▶ **Data extract**:

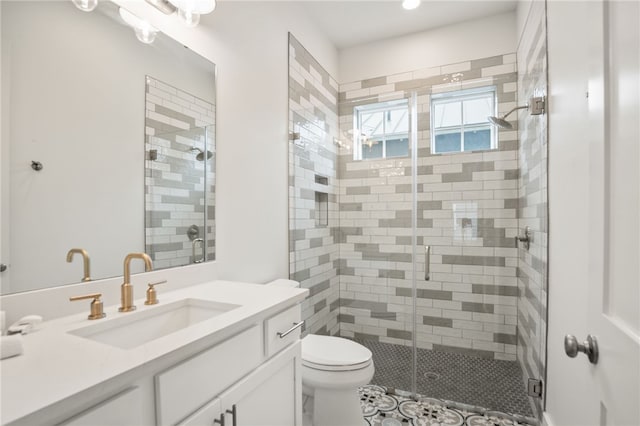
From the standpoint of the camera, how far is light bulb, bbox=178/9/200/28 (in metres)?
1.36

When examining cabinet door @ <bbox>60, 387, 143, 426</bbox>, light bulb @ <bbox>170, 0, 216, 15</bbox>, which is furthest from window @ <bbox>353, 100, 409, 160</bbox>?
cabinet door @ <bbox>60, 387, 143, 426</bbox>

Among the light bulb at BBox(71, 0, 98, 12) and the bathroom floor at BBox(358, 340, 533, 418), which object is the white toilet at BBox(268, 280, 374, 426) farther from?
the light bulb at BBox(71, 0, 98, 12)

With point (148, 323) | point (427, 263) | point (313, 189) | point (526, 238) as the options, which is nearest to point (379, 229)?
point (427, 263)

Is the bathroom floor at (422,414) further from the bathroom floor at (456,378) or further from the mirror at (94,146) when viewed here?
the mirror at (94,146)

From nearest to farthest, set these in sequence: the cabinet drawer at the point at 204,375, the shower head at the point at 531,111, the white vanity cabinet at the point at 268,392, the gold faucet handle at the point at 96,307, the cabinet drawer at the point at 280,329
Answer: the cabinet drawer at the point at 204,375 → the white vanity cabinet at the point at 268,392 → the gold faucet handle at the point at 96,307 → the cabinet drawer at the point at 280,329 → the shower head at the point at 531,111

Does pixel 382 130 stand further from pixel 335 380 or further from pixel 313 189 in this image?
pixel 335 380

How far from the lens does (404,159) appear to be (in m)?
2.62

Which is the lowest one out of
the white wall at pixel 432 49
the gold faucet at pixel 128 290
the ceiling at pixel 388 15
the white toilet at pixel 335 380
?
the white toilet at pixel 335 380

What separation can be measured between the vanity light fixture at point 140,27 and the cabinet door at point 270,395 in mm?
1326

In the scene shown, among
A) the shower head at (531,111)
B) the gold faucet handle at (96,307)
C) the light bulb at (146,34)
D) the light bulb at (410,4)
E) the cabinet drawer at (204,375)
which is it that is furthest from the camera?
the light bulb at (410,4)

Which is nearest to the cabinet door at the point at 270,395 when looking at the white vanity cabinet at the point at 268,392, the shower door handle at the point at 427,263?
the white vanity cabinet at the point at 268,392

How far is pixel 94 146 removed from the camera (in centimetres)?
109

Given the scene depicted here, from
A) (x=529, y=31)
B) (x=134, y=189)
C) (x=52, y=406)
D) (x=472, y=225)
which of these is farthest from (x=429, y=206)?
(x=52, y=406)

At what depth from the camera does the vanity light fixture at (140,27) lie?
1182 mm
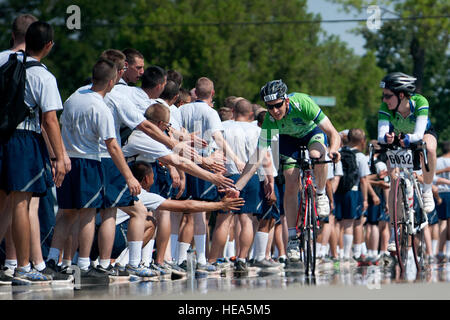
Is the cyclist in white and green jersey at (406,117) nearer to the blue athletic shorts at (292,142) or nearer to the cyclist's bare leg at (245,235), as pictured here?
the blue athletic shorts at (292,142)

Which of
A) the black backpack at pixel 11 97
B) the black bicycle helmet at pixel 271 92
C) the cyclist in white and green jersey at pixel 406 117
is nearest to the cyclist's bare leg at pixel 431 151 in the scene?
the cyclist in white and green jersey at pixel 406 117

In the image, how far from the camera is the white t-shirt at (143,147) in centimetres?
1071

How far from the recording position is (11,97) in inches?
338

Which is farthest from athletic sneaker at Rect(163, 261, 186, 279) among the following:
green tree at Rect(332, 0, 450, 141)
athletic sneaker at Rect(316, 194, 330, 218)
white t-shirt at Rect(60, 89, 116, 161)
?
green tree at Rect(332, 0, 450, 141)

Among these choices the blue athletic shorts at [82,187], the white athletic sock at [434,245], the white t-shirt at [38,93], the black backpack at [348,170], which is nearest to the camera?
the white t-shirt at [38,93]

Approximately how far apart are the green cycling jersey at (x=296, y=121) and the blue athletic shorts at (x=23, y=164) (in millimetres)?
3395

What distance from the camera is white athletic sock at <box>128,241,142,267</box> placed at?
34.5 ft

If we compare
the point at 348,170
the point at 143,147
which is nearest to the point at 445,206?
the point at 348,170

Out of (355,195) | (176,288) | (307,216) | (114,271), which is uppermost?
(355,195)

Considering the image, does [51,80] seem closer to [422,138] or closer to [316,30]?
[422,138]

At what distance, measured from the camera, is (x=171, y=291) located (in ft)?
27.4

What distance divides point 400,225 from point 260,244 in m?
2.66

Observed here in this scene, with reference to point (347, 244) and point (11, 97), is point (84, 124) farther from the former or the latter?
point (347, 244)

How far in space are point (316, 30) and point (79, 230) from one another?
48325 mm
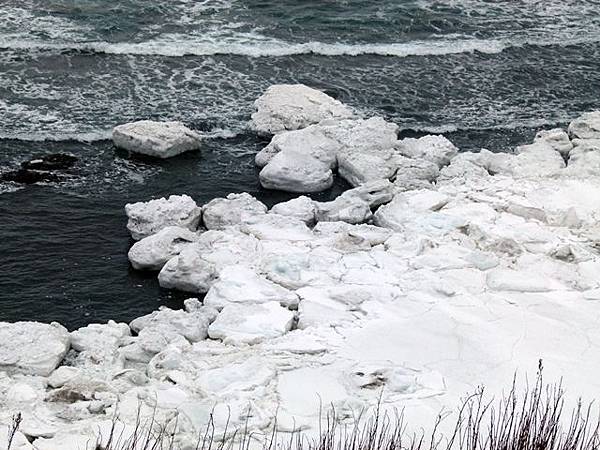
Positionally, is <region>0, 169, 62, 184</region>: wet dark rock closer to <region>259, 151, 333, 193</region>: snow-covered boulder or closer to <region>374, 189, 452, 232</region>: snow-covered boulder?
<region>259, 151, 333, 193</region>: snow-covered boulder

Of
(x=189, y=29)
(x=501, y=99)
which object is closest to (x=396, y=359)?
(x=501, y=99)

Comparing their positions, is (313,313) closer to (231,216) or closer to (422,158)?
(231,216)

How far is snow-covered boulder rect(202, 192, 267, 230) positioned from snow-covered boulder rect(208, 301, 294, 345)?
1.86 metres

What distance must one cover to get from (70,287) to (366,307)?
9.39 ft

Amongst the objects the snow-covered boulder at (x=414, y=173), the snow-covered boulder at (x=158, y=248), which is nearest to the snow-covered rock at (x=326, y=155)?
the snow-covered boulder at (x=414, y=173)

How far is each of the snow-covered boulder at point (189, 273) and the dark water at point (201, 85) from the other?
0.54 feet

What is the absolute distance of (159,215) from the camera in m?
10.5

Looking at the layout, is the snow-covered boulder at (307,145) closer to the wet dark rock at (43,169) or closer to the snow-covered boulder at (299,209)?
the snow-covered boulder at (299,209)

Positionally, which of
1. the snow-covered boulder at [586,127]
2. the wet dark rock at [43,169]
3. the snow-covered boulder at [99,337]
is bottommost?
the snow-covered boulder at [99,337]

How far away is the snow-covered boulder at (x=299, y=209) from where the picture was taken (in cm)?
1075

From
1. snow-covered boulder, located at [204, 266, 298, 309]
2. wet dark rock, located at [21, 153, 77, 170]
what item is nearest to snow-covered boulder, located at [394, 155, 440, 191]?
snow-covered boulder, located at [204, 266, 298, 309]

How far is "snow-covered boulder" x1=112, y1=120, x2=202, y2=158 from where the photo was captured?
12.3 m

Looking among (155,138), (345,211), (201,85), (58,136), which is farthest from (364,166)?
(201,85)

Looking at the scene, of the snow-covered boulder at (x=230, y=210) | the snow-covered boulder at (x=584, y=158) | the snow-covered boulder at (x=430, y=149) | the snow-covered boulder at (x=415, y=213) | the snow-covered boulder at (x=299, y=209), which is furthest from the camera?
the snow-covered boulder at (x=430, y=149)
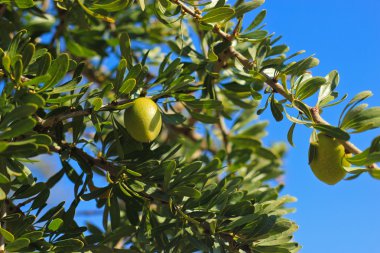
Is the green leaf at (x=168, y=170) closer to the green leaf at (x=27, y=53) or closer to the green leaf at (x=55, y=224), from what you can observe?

▶ **Short task**: Reproduce the records, all of them, word for word; omit the pictures.

▶ **Complete output**:
From the standpoint of the camera, how far is light bulb, bbox=178/9/200/28 (in metres)?
1.36

When examining cabinet door @ <bbox>60, 387, 143, 426</bbox>, light bulb @ <bbox>170, 0, 216, 15</bbox>, which is furthest from window @ <bbox>353, 100, 409, 160</bbox>?
cabinet door @ <bbox>60, 387, 143, 426</bbox>

Among the light bulb at BBox(71, 0, 98, 12) and the bathroom floor at BBox(358, 340, 533, 418), which object is the white toilet at BBox(268, 280, 374, 426) farther from?
the light bulb at BBox(71, 0, 98, 12)

With point (148, 323) | point (427, 263) | point (313, 189) | point (526, 238) as the options, which is nearest to point (379, 229)?
point (427, 263)

Is the bathroom floor at (422,414) further from the bathroom floor at (456,378) or further from the mirror at (94,146) when viewed here?
the mirror at (94,146)

From nearest to farthest, set these in sequence: the cabinet drawer at the point at 204,375, the shower head at the point at 531,111, the white vanity cabinet at the point at 268,392, the gold faucet handle at the point at 96,307, the cabinet drawer at the point at 280,329
Answer: the cabinet drawer at the point at 204,375 → the white vanity cabinet at the point at 268,392 → the gold faucet handle at the point at 96,307 → the cabinet drawer at the point at 280,329 → the shower head at the point at 531,111

Does pixel 382 130 stand further from pixel 335 380 or further from pixel 313 189 in this image?
pixel 335 380

How far from the lens does (404,159) appear to be (in m)?
2.62

Which is the lowest one out of
the white wall at pixel 432 49
the gold faucet at pixel 128 290
the ceiling at pixel 388 15
the white toilet at pixel 335 380
?
the white toilet at pixel 335 380

What separation can be measured between the vanity light fixture at point 140,27 and the cabinet door at point 270,395 in mm?
1326

In the scene shown, among
A) the shower head at (531,111)
B) the gold faucet handle at (96,307)
C) the light bulb at (146,34)
D) the light bulb at (410,4)
E) the cabinet drawer at (204,375)
which is it that is furthest from the camera?
the light bulb at (410,4)

Which is nearest to the cabinet door at the point at 270,395 when looking at the white vanity cabinet at the point at 268,392, the shower door handle at the point at 427,263?
the white vanity cabinet at the point at 268,392

How far is pixel 94 146 removed from the camera (in centimetres)?
109

Given the scene depicted here, from
A) (x=529, y=31)
B) (x=134, y=189)
C) (x=52, y=406)
D) (x=472, y=225)
which of these is farthest from (x=429, y=206)?
(x=52, y=406)

At what depth from the camera does the vanity light fixture at (140,27) lie?
1182 mm
Is the cyclist in white and green jersey at (406,117) nearer to the blue athletic shorts at (292,142) or nearer to the cyclist's bare leg at (245,235), as pictured here?
the blue athletic shorts at (292,142)

Which of
A) the black backpack at pixel 11 97
B) the black bicycle helmet at pixel 271 92
C) the cyclist in white and green jersey at pixel 406 117
is nearest to the cyclist's bare leg at pixel 431 151 in the scene?
the cyclist in white and green jersey at pixel 406 117

In the image, how far from the camera is the white t-shirt at (143,147) in centimetres?
1071

How far from the recording position is (11,97) in inches?
338

Which is farthest from athletic sneaker at Rect(163, 261, 186, 279) among the following:
green tree at Rect(332, 0, 450, 141)
athletic sneaker at Rect(316, 194, 330, 218)
white t-shirt at Rect(60, 89, 116, 161)
?
green tree at Rect(332, 0, 450, 141)

Among these choices the blue athletic shorts at [82,187], the white athletic sock at [434,245], the white t-shirt at [38,93], the black backpack at [348,170], which is nearest to the camera?
the white t-shirt at [38,93]

Approximately how far apart are the green cycling jersey at (x=296, y=121) and the blue athletic shorts at (x=23, y=164) (in millimetres)?
3395

What distance from the camera is white athletic sock at <box>128,241,142,267</box> placed at?
34.5 ft

If we compare
the point at 348,170
the point at 143,147
which is nearest to the point at 445,206?
the point at 348,170

Out of (355,195) | (176,288) | (307,216) | (114,271), which is uppermost?
(355,195)

Considering the image, does [51,80] seem closer to [422,138] or closer to [316,30]?
[422,138]

At what distance, measured from the camera, is (x=171, y=291) located (in ft)?
27.4

What distance divides point 400,225 from point 260,244 in m?
2.66

Observed here in this scene, with reference to point (347, 244) and point (11, 97), is point (84, 124) farther from the former or the latter?
point (347, 244)

How far in space are point (316, 30) and point (79, 230) from one another?
48325 mm
Positionally, is <region>0, 169, 62, 184</region>: wet dark rock closer to <region>259, 151, 333, 193</region>: snow-covered boulder or closer to <region>374, 189, 452, 232</region>: snow-covered boulder?
<region>259, 151, 333, 193</region>: snow-covered boulder

Of
(x=189, y=29)
(x=501, y=99)
which object is closest to (x=396, y=359)?
(x=501, y=99)

Comparing their positions, is (313,313) closer to (231,216) or closer to (422,158)?
(231,216)

How far is snow-covered boulder rect(202, 192, 267, 230) positioned from snow-covered boulder rect(208, 301, 294, 345)?
1.86 metres

What distance must one cover to get from (70,287) to (366,307)?
9.39 ft

Amongst the objects the snow-covered boulder at (x=414, y=173), the snow-covered boulder at (x=158, y=248), which is nearest to the snow-covered rock at (x=326, y=155)?
the snow-covered boulder at (x=414, y=173)

How far is each of the snow-covered boulder at point (189, 273) and the dark water at point (201, 85) from the other?
0.54 feet

What is the absolute distance of (159,215) from the camera in m?
10.5

Looking at the layout, is the snow-covered boulder at (307,145) closer to the wet dark rock at (43,169) or closer to the snow-covered boulder at (299,209)?
the snow-covered boulder at (299,209)

Positionally, which of
1. the snow-covered boulder at [586,127]
2. the wet dark rock at [43,169]
3. the snow-covered boulder at [99,337]
is bottommost?
the snow-covered boulder at [99,337]

How far away is the snow-covered boulder at (x=299, y=209) from where the picture was taken (in cm)?
1075

From
1. snow-covered boulder, located at [204, 266, 298, 309]
2. wet dark rock, located at [21, 153, 77, 170]
what item is nearest to snow-covered boulder, located at [394, 155, 440, 191]?
snow-covered boulder, located at [204, 266, 298, 309]

How far is "snow-covered boulder" x1=112, y1=120, x2=202, y2=158 from where the photo was captured?
12.3 m

Looking among (155,138), (345,211), (201,85), (58,136), which is farthest from (364,166)?
(201,85)

Looking at the scene, of the snow-covered boulder at (x=230, y=210) | the snow-covered boulder at (x=584, y=158) | the snow-covered boulder at (x=430, y=149) | the snow-covered boulder at (x=415, y=213) | the snow-covered boulder at (x=299, y=209), which is furthest from the camera?
the snow-covered boulder at (x=430, y=149)
Is the green leaf at (x=168, y=170) closer to the green leaf at (x=27, y=53) or closer to the green leaf at (x=55, y=224), from what you can observe?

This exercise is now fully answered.